Having lived in Chicago, I frequently complain about the horribly synchronized traffic lights in Richmond, which are vastly inferior to traffic lights in just about every other city I have driven in. However, the traffic in Chicago is worse than the traffic in Richmond–better traffic lights only exist in cities with terrible traffic. I’d choose less traffic over better traffic lights.
Hilkevitch writes:
The effect [of synchronization] on traffic is nothing short of fabulous, reducing travel times, fuel consumption and pollution — but only when there is available capacity on the road.Those same interconnected traffic signals are “completely useless” against heavy traffic… The term that traffic engineers use is “oversaturation.” It means there are simply too many vehicles for the available pavement.
Yet the reality of supply and demand isn’t stopping transportation officials at the state, county and municipal levels from spending hundreds of millions on interconnecting traffic signals so they “talk” to each other in an attempt to maximize traffic movement.

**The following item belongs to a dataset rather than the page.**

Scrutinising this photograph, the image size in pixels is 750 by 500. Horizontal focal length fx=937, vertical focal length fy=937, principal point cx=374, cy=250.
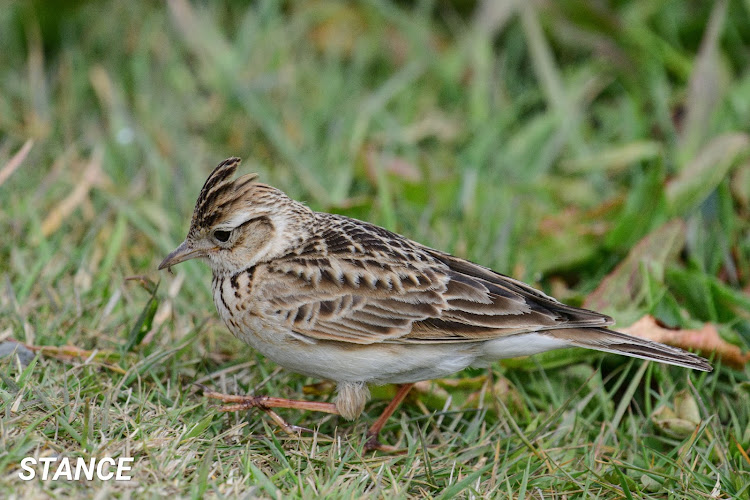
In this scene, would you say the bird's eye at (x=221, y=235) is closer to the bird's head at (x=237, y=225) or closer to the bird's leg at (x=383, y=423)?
the bird's head at (x=237, y=225)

This is a lucrative research area: The Transportation Research Board is offering a $600,000 research grant for developing better traffic light synchronization in oversaturated conditions (the deadline is October 16).
This makes me wonder if these approaches do indeed “maximize” capacity. In some situations, very long lights help traffic flow although sometimes drivers have long waits. I rarely see these kind of lights, so maybe drivers want some kind of “equity” (capacity should be reduced so no one has too wait too long). In some areas, lights are so close together that the resulting finite queues present challenges in making smarter traffic lights.
I’ve always wondered about roundabouts, and whether we should use them more frequently in the US. Apparently, roundabouts improve capacity and reduce accidents, but revamping many intersections in a city to create roundabouts would be an expensive, logistical nightmare.
October 1st, 2007 at 8:10 pm
You raise a great point about what the objective function should be in traffic flow optimization. Maximizing capacity is only one possibility, and choosing a different objective may lead to a very different solution.